Stored dataset items:

════════════════════

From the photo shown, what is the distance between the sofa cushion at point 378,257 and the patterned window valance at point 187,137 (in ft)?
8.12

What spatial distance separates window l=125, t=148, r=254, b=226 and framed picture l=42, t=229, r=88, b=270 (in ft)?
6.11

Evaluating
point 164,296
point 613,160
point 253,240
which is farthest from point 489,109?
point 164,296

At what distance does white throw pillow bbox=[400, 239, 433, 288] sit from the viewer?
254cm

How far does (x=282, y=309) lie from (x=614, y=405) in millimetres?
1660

════════════════════

Output all of the items above verbatim, including each answer.

From the photo shown, what is the distance between the sofa cushion at point 378,257 and the patterned window valance at point 187,137 (in ft)?
8.12

What spatial distance separates window l=125, t=148, r=254, b=226 and framed picture l=42, t=229, r=88, b=270 (in ft)?
6.11

Evaluating
point 164,296
point 613,160
point 253,240
which is farthest from point 489,109?
point 164,296

At what distance does white throw pillow bbox=[400, 239, 433, 288] sit from the viewer?
254cm

How far does (x=282, y=309) lie from (x=614, y=405) in millimetres?
1660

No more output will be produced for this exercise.